## Exercise description
Find every line in the entries below that contains the string "soil", and copy each of those lines in full.

______________________________

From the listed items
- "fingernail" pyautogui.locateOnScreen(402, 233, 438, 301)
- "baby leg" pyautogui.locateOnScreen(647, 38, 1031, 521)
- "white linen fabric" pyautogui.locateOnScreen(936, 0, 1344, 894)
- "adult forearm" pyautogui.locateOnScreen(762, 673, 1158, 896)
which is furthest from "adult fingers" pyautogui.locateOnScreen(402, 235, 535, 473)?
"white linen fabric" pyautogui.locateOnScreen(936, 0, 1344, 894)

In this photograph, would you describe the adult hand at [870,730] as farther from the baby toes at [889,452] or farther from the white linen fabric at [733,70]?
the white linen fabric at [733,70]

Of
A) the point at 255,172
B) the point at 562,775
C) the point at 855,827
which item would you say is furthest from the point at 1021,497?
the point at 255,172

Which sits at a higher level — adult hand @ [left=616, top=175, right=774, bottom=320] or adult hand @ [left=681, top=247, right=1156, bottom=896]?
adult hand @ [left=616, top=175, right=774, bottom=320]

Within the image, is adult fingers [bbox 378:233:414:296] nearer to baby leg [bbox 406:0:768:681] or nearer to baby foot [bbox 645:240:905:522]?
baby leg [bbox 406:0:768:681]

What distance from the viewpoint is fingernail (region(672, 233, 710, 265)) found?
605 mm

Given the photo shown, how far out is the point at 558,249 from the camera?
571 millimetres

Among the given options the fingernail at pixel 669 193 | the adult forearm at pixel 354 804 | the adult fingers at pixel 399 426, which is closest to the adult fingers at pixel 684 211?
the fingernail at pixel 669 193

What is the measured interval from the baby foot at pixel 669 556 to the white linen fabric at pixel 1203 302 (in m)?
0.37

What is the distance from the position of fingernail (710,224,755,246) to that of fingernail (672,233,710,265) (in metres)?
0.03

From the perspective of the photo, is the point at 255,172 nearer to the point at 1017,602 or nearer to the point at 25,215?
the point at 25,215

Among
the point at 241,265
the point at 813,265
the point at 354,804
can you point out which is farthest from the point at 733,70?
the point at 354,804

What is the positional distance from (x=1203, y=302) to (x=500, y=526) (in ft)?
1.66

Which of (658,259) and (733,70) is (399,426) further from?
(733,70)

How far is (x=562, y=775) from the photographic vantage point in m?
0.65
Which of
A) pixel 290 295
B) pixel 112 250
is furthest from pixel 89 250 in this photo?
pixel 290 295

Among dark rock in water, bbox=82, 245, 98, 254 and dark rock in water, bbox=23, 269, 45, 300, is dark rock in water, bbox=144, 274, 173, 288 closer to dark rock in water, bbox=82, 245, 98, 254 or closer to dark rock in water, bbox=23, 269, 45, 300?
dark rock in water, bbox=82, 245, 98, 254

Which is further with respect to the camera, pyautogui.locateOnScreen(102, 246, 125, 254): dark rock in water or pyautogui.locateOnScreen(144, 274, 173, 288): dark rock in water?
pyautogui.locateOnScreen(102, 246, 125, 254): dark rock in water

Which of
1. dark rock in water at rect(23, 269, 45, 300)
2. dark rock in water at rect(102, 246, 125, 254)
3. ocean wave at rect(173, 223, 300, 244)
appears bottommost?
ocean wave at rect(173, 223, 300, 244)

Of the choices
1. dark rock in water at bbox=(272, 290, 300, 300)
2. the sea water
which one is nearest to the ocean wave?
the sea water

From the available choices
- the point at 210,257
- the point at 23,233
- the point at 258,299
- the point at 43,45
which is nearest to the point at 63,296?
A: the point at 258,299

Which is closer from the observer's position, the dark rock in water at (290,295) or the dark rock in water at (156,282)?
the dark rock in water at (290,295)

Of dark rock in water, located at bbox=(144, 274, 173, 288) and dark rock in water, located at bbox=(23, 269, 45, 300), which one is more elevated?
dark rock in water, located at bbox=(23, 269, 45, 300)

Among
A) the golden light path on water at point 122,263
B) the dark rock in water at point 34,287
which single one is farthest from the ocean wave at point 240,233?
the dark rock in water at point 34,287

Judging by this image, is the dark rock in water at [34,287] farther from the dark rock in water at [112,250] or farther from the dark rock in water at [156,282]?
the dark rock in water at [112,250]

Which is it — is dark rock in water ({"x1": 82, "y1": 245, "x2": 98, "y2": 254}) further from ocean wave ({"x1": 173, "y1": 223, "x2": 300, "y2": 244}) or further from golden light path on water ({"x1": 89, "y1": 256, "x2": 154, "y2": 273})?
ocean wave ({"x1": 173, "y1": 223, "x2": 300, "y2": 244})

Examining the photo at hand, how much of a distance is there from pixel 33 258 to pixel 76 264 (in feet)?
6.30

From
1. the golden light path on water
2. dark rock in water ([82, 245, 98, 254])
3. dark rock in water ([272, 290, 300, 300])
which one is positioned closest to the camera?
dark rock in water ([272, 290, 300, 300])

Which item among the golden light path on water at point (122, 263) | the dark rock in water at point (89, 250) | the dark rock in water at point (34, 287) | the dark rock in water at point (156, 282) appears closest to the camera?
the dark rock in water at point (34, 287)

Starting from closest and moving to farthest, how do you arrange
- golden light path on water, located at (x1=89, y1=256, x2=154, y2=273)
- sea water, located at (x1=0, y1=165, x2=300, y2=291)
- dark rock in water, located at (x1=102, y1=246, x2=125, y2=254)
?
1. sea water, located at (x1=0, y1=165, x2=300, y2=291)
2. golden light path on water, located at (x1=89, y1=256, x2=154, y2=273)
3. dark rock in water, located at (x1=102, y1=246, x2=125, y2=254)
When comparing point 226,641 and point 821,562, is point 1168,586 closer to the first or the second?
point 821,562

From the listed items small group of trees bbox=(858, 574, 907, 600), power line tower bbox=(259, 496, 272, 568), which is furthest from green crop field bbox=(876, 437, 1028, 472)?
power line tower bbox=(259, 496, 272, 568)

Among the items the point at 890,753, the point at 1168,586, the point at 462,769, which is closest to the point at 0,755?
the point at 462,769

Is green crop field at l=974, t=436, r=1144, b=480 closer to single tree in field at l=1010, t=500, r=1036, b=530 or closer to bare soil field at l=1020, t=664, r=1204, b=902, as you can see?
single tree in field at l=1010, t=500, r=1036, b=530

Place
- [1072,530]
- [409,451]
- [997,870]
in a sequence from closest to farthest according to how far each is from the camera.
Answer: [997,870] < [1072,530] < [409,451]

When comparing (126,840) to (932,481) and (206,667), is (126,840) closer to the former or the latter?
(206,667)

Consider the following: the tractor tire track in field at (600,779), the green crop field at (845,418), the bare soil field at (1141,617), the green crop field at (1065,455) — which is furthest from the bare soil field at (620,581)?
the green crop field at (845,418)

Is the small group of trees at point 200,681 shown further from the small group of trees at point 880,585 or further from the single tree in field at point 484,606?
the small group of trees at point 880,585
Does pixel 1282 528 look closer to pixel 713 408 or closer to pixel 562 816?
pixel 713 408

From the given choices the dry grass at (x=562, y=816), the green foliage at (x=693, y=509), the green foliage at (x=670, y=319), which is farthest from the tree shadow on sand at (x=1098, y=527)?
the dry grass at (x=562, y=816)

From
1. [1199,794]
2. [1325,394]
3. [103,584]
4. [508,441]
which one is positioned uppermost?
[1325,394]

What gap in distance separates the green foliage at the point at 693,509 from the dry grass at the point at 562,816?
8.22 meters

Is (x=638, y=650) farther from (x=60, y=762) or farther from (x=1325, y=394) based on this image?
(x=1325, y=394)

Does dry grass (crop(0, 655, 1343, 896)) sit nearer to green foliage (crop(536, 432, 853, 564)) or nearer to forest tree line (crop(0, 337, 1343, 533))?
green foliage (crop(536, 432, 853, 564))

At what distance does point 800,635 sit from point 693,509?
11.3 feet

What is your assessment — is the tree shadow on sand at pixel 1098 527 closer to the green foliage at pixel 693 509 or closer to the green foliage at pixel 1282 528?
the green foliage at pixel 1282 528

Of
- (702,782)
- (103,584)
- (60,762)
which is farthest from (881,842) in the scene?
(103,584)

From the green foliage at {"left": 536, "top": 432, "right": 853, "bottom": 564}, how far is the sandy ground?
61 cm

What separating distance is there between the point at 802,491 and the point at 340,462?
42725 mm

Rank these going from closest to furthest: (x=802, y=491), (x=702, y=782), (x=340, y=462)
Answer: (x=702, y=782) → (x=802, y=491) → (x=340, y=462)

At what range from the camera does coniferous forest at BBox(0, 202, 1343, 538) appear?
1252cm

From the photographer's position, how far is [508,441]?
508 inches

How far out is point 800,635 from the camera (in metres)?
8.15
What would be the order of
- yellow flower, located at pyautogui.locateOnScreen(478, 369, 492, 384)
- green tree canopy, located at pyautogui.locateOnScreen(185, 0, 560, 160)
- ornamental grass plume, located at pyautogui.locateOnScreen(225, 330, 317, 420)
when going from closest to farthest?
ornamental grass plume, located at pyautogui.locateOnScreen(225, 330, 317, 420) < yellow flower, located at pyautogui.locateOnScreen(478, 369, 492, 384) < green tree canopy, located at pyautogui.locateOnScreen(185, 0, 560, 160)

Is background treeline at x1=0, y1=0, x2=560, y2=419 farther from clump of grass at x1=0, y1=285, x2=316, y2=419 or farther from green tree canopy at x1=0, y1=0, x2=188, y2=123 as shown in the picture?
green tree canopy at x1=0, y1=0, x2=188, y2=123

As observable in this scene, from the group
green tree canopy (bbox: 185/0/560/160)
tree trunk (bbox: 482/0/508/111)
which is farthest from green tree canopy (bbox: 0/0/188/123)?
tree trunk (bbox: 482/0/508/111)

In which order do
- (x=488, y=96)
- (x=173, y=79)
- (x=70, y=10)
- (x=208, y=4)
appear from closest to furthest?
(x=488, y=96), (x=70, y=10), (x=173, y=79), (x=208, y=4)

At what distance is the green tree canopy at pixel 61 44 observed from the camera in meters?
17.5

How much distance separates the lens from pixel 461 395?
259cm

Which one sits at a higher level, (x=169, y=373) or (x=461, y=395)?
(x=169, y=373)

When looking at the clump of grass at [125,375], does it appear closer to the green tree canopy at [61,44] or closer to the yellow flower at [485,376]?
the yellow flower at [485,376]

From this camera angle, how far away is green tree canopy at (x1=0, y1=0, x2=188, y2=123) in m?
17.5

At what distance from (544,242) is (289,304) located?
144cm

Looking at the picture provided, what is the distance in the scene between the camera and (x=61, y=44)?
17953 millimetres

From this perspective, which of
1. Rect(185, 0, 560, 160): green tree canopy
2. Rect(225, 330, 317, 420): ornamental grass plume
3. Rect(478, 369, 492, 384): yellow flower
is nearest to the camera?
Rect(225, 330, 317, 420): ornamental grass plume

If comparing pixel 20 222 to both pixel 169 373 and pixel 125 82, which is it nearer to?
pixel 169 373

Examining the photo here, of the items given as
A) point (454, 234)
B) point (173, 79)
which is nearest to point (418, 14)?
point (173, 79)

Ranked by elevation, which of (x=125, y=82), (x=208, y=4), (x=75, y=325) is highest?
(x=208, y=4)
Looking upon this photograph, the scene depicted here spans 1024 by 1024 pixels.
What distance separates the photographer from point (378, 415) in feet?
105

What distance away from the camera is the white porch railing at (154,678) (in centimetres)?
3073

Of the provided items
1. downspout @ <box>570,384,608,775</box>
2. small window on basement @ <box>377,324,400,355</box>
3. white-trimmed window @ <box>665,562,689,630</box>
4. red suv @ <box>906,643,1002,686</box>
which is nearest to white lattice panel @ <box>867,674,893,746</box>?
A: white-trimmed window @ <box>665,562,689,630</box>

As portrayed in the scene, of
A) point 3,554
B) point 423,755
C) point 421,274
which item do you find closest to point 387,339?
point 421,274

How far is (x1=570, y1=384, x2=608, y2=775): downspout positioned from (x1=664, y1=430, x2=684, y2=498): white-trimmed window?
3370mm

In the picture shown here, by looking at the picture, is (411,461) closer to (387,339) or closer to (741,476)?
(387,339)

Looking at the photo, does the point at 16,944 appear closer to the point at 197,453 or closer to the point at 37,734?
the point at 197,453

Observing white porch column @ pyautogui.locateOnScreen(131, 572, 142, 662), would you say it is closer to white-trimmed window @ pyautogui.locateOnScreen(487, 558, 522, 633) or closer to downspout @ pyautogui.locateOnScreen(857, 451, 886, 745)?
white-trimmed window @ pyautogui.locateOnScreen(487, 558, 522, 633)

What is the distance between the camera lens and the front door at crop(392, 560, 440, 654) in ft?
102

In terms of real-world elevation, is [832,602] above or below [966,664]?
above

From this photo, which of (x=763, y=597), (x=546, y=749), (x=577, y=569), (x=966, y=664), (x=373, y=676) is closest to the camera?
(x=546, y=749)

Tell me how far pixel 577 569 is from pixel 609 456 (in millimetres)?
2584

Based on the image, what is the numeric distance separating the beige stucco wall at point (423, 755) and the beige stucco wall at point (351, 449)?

______________________________

## Written solution
Is green crop field at l=974, t=436, r=1144, b=480 closer to single tree in field at l=1010, t=500, r=1036, b=530 or closer to bare soil field at l=1020, t=664, r=1204, b=902, as you can see?
Consider the following: the tractor tire track in field at (600,779), the green crop field at (845,418), the bare soil field at (1141,617), the green crop field at (1065,455) — which is furthest from the bare soil field at (620,581)?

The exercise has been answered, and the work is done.